By Steven Lamb | March 2, 2011 | Last updated on March 2, 2011
2 min read

The head of the Toronto Stock Exchange has responded to criticism of his plan to merge the TMX Group with the London Stock Exchange Group, saying the deal will “deliver clear and significant benefits to Ontario.”

Chief executive Tom Kloet appeared before the provincial legislature’s select committee, along with Xavier Rolet, CEO of the London exchange.

“The merger strengthens our company’s future competitiveness and contributes to the growth and competitiveness of the financial sector in which we operate. It does so without in any way diminishing local regulatory authority,” Kloet said. “In our opinion, it opens a world of opportunity for Canadian public companies of all sizes and for the advisory and business community that supports them.”

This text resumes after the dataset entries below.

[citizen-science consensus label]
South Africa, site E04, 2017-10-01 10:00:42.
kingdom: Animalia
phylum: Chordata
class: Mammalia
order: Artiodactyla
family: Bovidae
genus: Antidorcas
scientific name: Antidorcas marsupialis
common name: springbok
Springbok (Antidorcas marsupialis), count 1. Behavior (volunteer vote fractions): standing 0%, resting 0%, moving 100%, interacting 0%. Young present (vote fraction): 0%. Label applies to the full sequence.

He said the TSX and TSX Venture Exchange were both strong brands within Canada and that the company would not want to jeopardize the cache that being listed on the exchanges carries for issuers.

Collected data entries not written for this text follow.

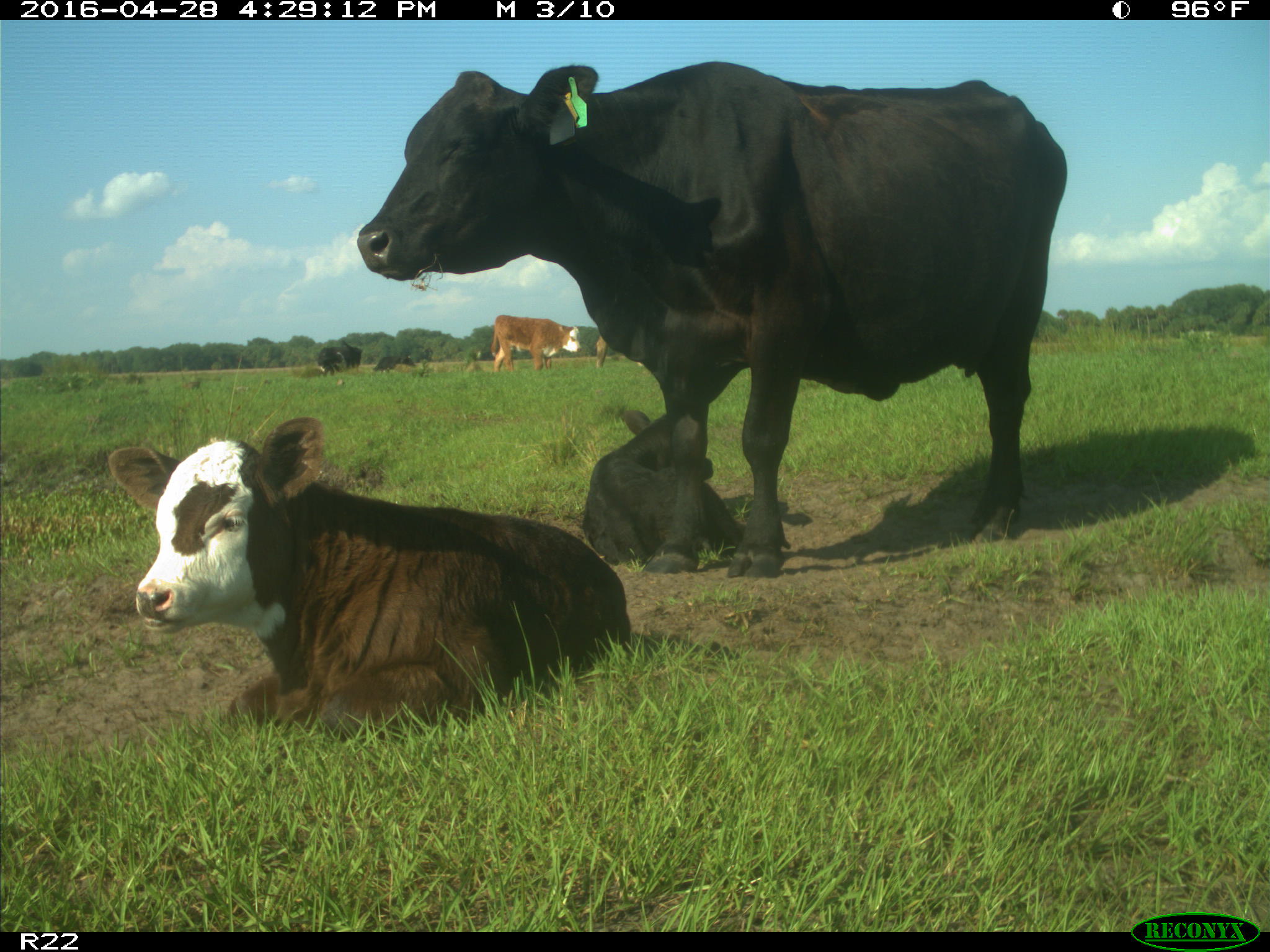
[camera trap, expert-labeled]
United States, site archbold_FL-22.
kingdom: Animalia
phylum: Chordata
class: Mammalia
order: Artiodactyla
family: Bovidae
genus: Bos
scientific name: Bos taurus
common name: domestic cow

Kloet addressed the misunderstanding that the deal was a merger of the markets themselves, saying it was simply a merger of the holding companies.

“Toronto Stock Exchange will continue as a separately governed and Canadian-regulated exchange,” he told the committee. “We have guaranteed this through careful provisions in our merger agreement and the undertakings we will be making to our securities commissions and governmental regulators.

“By combining the companies that own and support the exchanges, we help to make each more powerful and able to compete around the world.”

The Ontario Securities Commission would, he said, remain the lead regulator over the Toronto operation.